I’m always a bit peeved when airlines start boarding earlier than the published boarding time. Ultimately carry-on space comes at a premium, and when they start boarding super early, it means you have to show up at the gate even earlier to make sure you have space for your bag. Which is sort of frustrating, since time spent sitting on the plane before takeoff is often “wasted” time.
I saw a bit of an extreme example today, which I just have to share. I was flying from Chicago to Tampa this afternoon, and in the Admirals Club I asked if the flight was oversold and they might need volunteers. I haven’t bumped in years, and it sounded sort of exhilarating to do it again. She said the flight was indeed oversold, so I headed to the gate about 1hr10min before departure to add myself to the list, which is super early.
The gate agent there was friendly and protected me on the later flight. She explained I’d be offered a $300 travel voucher, or if they need more volunteers, I’d be offered whatever the highest offer is. I stood near the podium, so it would be easy for her to “process” me if/when it was time.
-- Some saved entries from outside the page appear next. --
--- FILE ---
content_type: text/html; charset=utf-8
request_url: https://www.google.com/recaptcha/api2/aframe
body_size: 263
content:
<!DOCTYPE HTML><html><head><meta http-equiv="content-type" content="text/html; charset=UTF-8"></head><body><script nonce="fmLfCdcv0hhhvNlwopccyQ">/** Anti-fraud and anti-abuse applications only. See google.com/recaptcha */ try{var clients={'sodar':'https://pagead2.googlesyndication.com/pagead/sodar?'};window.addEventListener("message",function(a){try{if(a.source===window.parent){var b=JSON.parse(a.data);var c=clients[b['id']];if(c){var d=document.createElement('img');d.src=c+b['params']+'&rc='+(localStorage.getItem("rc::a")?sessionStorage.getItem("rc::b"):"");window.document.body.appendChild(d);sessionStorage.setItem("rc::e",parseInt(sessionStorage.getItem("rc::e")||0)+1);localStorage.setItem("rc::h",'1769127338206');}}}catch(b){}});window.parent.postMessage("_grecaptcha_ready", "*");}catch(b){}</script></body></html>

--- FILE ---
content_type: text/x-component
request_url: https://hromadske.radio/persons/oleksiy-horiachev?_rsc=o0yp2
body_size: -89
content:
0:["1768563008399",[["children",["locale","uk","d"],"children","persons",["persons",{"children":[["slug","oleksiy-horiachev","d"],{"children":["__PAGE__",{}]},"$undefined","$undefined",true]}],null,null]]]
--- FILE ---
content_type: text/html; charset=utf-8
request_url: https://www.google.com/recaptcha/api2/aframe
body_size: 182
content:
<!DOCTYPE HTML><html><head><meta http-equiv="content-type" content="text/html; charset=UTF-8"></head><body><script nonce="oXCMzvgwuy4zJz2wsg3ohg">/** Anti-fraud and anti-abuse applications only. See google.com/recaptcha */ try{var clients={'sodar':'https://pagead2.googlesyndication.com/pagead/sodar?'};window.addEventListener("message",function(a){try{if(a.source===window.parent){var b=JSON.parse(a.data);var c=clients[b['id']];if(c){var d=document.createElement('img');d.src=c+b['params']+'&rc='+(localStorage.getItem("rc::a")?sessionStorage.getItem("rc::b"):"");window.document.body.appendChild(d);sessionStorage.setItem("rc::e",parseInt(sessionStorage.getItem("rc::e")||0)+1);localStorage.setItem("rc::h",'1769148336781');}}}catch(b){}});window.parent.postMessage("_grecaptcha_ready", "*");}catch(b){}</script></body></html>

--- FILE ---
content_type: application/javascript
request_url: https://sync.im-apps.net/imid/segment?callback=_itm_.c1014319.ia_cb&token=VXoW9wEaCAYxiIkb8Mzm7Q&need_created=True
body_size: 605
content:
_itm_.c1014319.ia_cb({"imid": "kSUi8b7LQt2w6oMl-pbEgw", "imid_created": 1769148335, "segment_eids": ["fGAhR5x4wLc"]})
I then heard her say to the other gate agent “the crew wants to get out of here early today, they want us to board at 12:30PM.” That’s 50 minutes before departure… for a 737!
I must be missing something. It’s great the crew wants to leave early, but unfortunately the airline has published policies as to when flights leave, and all the passengers need to be there for that to happen. So it’s great if 95% of the people are on the plane 35 minutes before departure, but that doesn’t mean the flight can push back.
Sure enough they started boarding 50 minutes before departure. Within 15 minutes the plane was mostly boarded.
35 minutes before the scheduled departure time they made the final boarding call. That’s right, they made the final boarding call five minutes before boarding was even supposed to start.
Sure enough, they continued to make “final boarding calls” every five minutes.
There were some other people who had volunteered to bump, and one by one she called them up and told them they wouldn’t be needed.
18 minutes before scheduled departure she called me up and said “thanks, but we’re ready to close the door and won’t need you, so go ahead and board.” As I boarded, a supervisor was in the gate area and said “we can’t close the door more than 10 minutes out if we’re still missing people.”
In the end, the flight left at 1:27PM, which was actually seven minutes late, and about an hour after boarding started.
So I’m a bit puzzled. I don’t at all mind I didn’t get the bump. That’s by no means a “right,” and it means I’ll get to see my family earlier.
That doesn’t stop me from speculating about the motive on the part of the employees involved, though:
- The stated motive was that the crew wanted to leave early. Do the flight attendants and pilots not understand that the airline publishes a schedule, and they can’t leave early just because they feel like it? And in the case of a full flight, did the gate agents really think every last passenger would be aboard way early?
- Or was the real motive perhaps to cause people to misconnect rather than having to bump people? The gate agent wanted to close the door ~18 minutes before departure with passengers still missing.
This isn’t at all a big deal for me specifically — the gate agents were nice, and even though I was the last to board, there was still room for my carry-on. That being said, I can’t follow the logic of boarding 50 minutes early because the crew is in the mood to leave early. What am I missing?